Within the plants, we distinguish green algae (Cre, Chlamydomonas reinhardtii), and flowering plants (Osa, O. sativa; Ath, Arabidopsis thaliana). We include eight protozoa (Ddi, Dictyostelium discoideum; Tbr, Trypanosoma brucei; Lma, Leishmania major; Pra, Phytophthora ramorum; Tps, Thalassiosira pseudonana; Ehi, Entamoeba histolytica; Tan, Theileria annulata; Pfa, Plasmodium falciparum), and ten fungi (Ncr, Neurospora crassa; Eni, Emericella nidulans; Spo, Schizosaccharomyces pombe; Sce, S. cerevisiae; Kla, Kluyveromyces lactis; Cal, Candida albicans; Yli, Yarrowia lipolytica; Ecu, Encephalitozoon cuniculi; Pch, Phanerochaete chrysosporium; Uma, Ustilago maydis). Protostomia include two nematodes (Cbr, Caenorhabditis briggsae; Cel, C. elegans), and three insects (Ame, Apis mellifera; Aga, Anopheles gambiae; Dme, D. melanogaster). Deuterostomia include one urochordate (Cin, Ciona intestinalis), and 11 vertebrates, among which six are mammals (Dre, Danio rerio; Tni, Tetraodon nigroviridis; Tru, Takifugu rubripes; Xtr, Xenopus tropicalis; Gga, Gallus gallus; and Cfa, Canis familiaris; Bta, Bos taurus; Rno, Rattus norvegicus; Mmu, Mus musculus; Ptr, Pan troglodytes; and Hsa, H. sapiens, respectively).

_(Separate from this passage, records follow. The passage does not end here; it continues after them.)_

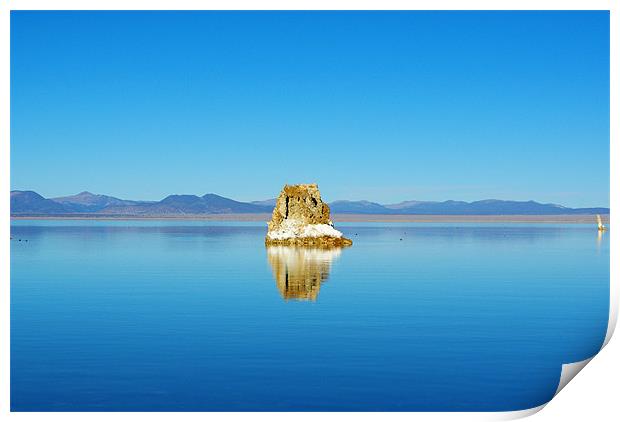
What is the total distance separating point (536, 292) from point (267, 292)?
9694mm

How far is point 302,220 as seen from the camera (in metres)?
62.2

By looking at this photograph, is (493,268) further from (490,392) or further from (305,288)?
(490,392)

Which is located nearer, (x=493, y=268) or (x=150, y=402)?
(x=150, y=402)

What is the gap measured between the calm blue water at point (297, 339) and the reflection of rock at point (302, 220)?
27.4 metres

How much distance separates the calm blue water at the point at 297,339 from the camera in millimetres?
11523

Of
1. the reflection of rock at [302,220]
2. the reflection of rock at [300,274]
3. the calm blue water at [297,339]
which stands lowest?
the calm blue water at [297,339]

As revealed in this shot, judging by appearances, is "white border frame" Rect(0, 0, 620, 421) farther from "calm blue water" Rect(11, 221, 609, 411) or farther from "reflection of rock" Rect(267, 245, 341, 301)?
"reflection of rock" Rect(267, 245, 341, 301)

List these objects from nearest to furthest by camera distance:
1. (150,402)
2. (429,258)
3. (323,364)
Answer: (150,402) < (323,364) < (429,258)

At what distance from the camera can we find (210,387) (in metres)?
11.9

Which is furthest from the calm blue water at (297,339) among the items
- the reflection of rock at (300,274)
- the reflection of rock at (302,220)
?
the reflection of rock at (302,220)
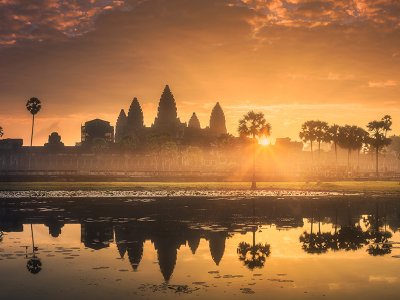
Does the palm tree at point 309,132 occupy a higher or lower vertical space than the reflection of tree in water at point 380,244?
higher

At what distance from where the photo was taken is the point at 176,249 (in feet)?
68.4

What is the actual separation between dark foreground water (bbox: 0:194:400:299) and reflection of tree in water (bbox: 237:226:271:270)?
0.15 ft

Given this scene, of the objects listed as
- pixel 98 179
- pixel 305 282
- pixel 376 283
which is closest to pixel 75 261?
pixel 305 282

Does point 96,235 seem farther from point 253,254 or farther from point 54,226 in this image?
→ point 253,254

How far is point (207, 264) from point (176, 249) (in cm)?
313

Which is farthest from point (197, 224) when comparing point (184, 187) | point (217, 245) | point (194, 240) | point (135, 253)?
point (184, 187)

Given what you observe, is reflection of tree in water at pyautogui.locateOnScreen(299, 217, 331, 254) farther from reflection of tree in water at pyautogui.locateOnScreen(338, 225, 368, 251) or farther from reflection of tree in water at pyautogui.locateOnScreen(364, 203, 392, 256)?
reflection of tree in water at pyautogui.locateOnScreen(364, 203, 392, 256)

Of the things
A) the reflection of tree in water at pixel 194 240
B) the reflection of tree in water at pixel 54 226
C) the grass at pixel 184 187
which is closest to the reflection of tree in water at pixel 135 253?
the reflection of tree in water at pixel 194 240

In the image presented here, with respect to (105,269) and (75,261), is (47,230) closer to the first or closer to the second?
(75,261)

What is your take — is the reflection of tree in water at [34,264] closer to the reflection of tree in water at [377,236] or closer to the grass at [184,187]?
the reflection of tree in water at [377,236]

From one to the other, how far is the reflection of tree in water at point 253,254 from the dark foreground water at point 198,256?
0.04 metres

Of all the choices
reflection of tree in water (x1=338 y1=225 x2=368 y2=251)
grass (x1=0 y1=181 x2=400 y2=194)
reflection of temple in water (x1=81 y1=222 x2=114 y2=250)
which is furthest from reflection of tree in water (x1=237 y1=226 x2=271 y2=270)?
grass (x1=0 y1=181 x2=400 y2=194)

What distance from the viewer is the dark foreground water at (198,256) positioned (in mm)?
14344

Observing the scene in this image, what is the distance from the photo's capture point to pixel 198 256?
19.4m
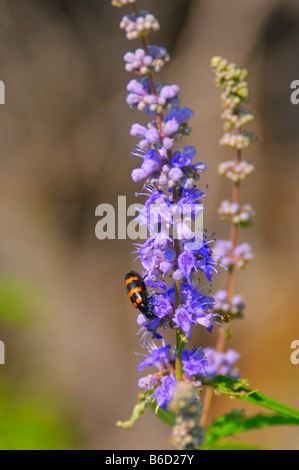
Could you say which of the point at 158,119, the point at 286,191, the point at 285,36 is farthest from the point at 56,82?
the point at 158,119

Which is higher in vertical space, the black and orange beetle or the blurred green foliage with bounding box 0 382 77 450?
the black and orange beetle

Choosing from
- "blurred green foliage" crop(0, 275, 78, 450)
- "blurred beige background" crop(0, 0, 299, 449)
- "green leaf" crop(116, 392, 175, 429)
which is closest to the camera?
"green leaf" crop(116, 392, 175, 429)

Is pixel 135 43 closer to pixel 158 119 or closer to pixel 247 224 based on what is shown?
pixel 247 224

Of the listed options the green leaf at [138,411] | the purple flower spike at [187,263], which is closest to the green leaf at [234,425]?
the green leaf at [138,411]

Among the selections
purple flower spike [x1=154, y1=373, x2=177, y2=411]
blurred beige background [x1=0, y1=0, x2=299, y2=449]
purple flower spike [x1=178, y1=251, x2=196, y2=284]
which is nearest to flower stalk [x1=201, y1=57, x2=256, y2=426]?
purple flower spike [x1=154, y1=373, x2=177, y2=411]

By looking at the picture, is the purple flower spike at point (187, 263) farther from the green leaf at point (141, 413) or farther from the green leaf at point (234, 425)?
the green leaf at point (234, 425)

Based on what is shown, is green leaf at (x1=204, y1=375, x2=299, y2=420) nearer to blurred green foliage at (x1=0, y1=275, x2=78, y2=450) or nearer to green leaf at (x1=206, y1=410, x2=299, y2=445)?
green leaf at (x1=206, y1=410, x2=299, y2=445)
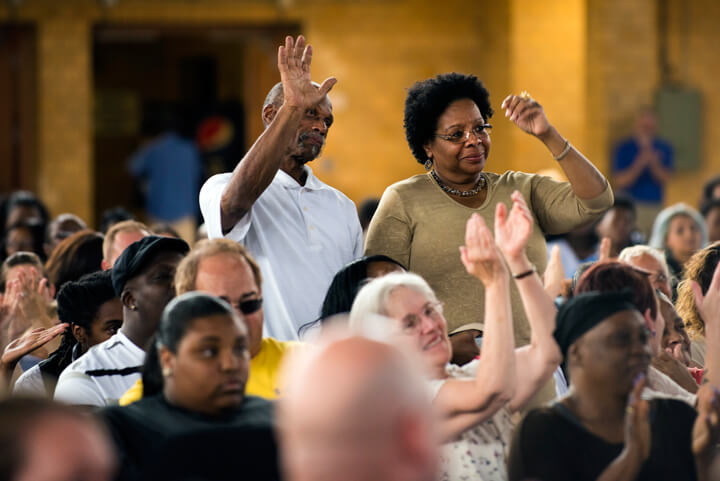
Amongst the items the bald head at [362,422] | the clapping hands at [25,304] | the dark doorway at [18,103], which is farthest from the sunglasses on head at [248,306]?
the dark doorway at [18,103]

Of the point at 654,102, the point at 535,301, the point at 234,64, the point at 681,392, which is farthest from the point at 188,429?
the point at 234,64

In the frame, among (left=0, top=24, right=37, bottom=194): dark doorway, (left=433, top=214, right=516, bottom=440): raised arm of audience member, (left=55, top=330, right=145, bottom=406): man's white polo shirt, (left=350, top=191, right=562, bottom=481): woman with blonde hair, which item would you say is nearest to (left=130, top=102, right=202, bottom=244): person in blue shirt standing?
(left=0, top=24, right=37, bottom=194): dark doorway

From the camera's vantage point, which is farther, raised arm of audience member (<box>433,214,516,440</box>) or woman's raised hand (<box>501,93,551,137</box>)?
woman's raised hand (<box>501,93,551,137</box>)

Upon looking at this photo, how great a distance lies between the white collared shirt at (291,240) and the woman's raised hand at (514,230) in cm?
93

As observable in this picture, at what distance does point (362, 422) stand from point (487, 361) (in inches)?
52.3

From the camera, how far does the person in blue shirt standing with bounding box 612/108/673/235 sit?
10102mm

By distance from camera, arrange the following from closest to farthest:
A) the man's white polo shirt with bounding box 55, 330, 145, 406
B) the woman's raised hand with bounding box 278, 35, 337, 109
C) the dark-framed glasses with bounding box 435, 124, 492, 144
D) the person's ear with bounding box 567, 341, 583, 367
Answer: the person's ear with bounding box 567, 341, 583, 367, the man's white polo shirt with bounding box 55, 330, 145, 406, the woman's raised hand with bounding box 278, 35, 337, 109, the dark-framed glasses with bounding box 435, 124, 492, 144

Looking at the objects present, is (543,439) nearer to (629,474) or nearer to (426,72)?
(629,474)

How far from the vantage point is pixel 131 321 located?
349 cm

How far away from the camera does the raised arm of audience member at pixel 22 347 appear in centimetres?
356

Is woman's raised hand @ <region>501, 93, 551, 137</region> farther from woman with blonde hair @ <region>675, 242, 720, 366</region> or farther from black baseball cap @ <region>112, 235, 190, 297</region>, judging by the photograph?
black baseball cap @ <region>112, 235, 190, 297</region>

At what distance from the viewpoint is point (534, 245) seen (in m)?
3.62

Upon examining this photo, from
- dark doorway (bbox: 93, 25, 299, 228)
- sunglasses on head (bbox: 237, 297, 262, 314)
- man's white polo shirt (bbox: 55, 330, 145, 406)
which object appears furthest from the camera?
dark doorway (bbox: 93, 25, 299, 228)

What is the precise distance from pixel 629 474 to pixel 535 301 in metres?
0.49
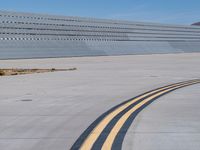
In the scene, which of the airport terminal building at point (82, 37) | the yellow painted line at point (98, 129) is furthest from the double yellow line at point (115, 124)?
the airport terminal building at point (82, 37)

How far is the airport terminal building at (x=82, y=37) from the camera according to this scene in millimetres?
85688

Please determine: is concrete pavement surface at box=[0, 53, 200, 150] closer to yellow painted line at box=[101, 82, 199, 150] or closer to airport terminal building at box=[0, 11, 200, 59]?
yellow painted line at box=[101, 82, 199, 150]

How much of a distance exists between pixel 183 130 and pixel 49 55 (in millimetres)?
80062

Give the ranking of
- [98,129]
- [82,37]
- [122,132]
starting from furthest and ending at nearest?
1. [82,37]
2. [98,129]
3. [122,132]

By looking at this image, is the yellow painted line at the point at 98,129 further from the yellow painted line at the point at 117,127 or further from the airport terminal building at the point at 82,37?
the airport terminal building at the point at 82,37

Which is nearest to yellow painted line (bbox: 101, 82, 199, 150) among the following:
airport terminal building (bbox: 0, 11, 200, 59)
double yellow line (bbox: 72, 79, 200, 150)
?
double yellow line (bbox: 72, 79, 200, 150)

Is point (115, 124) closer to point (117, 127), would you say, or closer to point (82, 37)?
point (117, 127)

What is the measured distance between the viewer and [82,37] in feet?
344

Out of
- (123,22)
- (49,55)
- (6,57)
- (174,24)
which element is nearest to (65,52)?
(49,55)

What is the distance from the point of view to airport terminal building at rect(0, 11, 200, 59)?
8569 cm

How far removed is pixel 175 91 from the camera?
52.7ft

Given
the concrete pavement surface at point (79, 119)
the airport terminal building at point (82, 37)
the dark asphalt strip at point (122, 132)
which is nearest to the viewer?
the dark asphalt strip at point (122, 132)

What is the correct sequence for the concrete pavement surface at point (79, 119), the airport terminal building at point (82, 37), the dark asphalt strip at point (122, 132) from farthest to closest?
the airport terminal building at point (82, 37), the concrete pavement surface at point (79, 119), the dark asphalt strip at point (122, 132)

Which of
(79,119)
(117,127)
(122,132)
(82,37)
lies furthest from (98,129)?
(82,37)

(B) Outline of our analysis. For each of the 38 genomes (three, symbolised by circles), we collected information on the number of proteins (lines with boxes) that contain domains of particular superfamilies (boxes of particular colour). The resulting abundance profiles were normalised and compared both to the estimated number of different cell types in each organism, and to each other. Analysis of function of particular groups of domain superfamilies gives information on how their expansion in some organisms may have supported an increase in organismal complexity.